Mister Hip-Hop | The Land Where Hip-Hop And Jazz Live. | 08/30/2002
(4 out of 5 stars)

"This album dates back through the first session Miles ever appeared on, so as a listener you have to keep in mind this is just the beginning of a legendary career. Of course, the first sessions with singer Rubberlegs Williams and ill-fated tenor saxophonist Herbie Fields are not that impressive, however they have moments. "That's The Stuff You Gotta Watch" touches upon the importance of making sure your girl isn't wearing someone else's wedding ring. The song is not bad, although tracks like "Pointless Mama Blues" and "Deep Sea Blues" aren't quite so successful. "Bring It On Home" is a typical 1940's blues piece and sounds pretty nice with Miles playing timid muted trumpet in the background. The real highlight of this album is the 1947 session by Miles (his first date as a leader) featuring Charlie Parker on tenor saxophone (that's right, tenor), John Lewis on piano, Tommy Potter on bass and Max Roach on drums. The bouncy "Half Nelson" became a huge hit and is a small nugget of excellent bebop. Miles shines with a nice solo and Parker also makes nice contributions. The track "Milestones" is perfect for improvisation and is also a very nice little bebop tune, one of the first Miles compositions he recorded. "Sippin' At Bells" is another fast-paced bebop track written by Miles where he shines through with another nice solo. However, upon hearing these tunes, they pale in comparison to the later Miles Davis work, as they should, because he grew so much as a musician. If you're a fan of Miles then this is a must. Otherwise, there are other releases more worthy of your time and money. Bird does display some good work on the Miles session although I prefer hearing him on alto (the higher, snappier sound fits more with his style). But if you want to check this out to hear the first sessions Miles did, go for this. It's just not his best work, so don't prepare to be knocked out."
Two early Miles sessions.
JetTone12 | 03/29/1999
(4 out of 5 stars)

"Miles had his first session ever recorded on this LP. It is not too good, as Miles hardly plays, although good playing from Herbie Fields, the leader, and funny singing from Rubberlegs Williams make this a good session. The other session was Miles' first as a leader, and it is awesome. Miles plays great and Charlie Parker and John Lewis give good contributions. These sets are worth getting because of the rare chances to hear Miles's first sessions."
It's a start!
JetTone12 | USA | 11/01/2003
(4 out of 5 stars)

"It's amazing how Miles grew up as a musician throughout his career. He went from playing with Rubberlegs Williams and Herbie Fields (a very under-rated tenor saxophonist with great blues style) to recording what seems like millions of masterpiece albums. This album includes those funny little sessions with Miles at the tender age of 18, and he really hardly plays (like Billy Eckstine said, "The boy could hardly blow his nose"). Miles quickly made huge strides, however.

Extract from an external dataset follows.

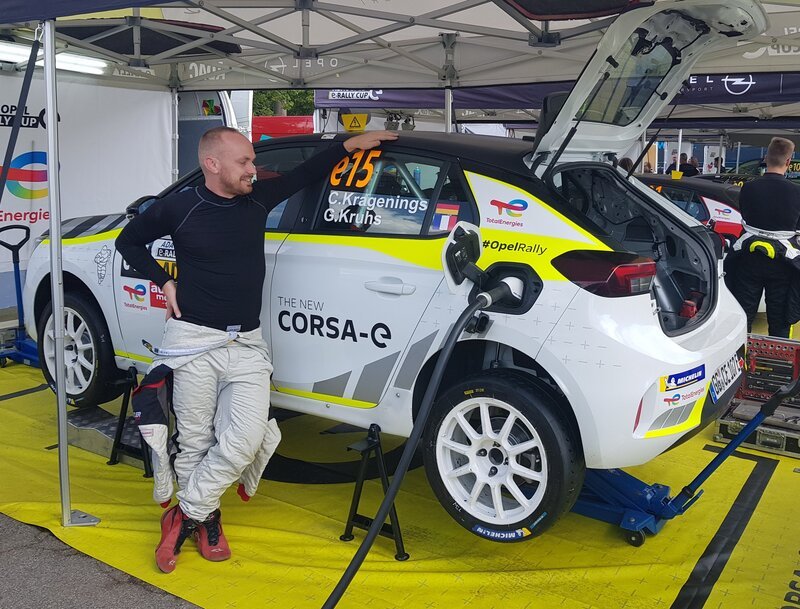 . – Bild: Auto Motor und Sport TV . – Bild: Auto Motor und Sport TV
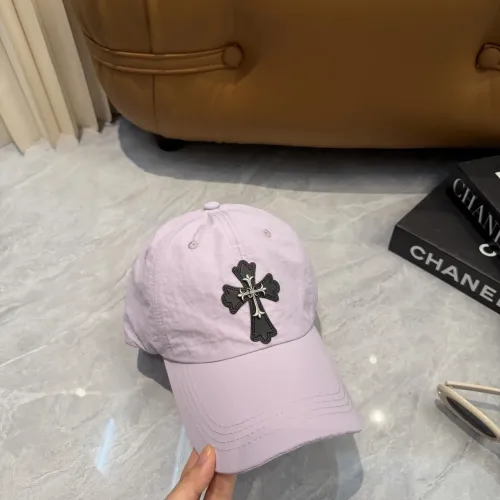 Chrome Hearts Caps #1476766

By 1947 he was 20 years old and showed a considerable improvement, playing with Bird and even outshining Bird on some of these songs as a leader. On this particular date, Bird plays TENOR! He sounds great on that too, although alto is really his strength. They really swing on the classic Miles composition "Half Nelson" and on "Milestones". The first half of the album is great for bop lovers. It's not his best work by any means, but if you want to hear the genius in his blooming stages, this is one you'll definitely want to hear. Also, check out those Charlie Parker sessions with Miles on them, especially the Dial recordings, although the Savoy ones are classics as well. The second half is less enjoyable, but entertaining nontheless. I encourage any Miles fan to check this out."